An Oregon resident who lost his wife in a fatal wrong-way collision caused by a drunk driver will receive a settlement of $500,000. According to the Mail Tribune, the state agreed to settle his lawsuit over allegations that it should not have issued a driver’s license to a motorist with a record of DUI offenses. The insurance company for the minivan driven by the drunken motorist agreed to pay $100,000 as part of the settlement.

The 58-year old woman was driving home after working a late-night shift when the drunken motorist struck her with his minivan. While driving the wrong way on Interstate 5, he hit the woman’s car and scraped off the majority of its driver’s side.
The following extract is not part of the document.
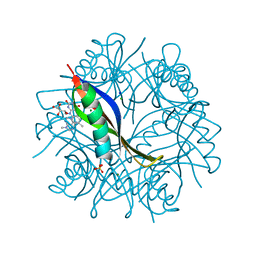 Molmil generated image of 2cie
The husband filed a legal action against the state arguing that the Oregon Department of Motor Vehicles should not have issued the drunken motorist a driver’s license. According to the lawsuit, the state was liable for his wife’s wrongful death because officials at the DMV allegedly failed to conduct a search on the motorist’s driving record in California.

The suit claimed that if someone had conducted a search, he or she would have discovered that the state of California previously revoked and suspended the drunken driver’s license. A search would have also disclosed the motorist’s record of five prior DUI convictions along with his serving two prison sentences.

While Oregon officials defended the state DMV by claiming its systems had no way of checking the motorist’s record, it appears this is not true. The state’s rules require DMV agents to check license applicants in a national database that discloses drivers with previous issues. The DMV may not issue a license to an individual who has a revoked, cancelled or suspended driver’s license in another state, as noted on the Oregon Driver & Motor Vehicle Services’ website.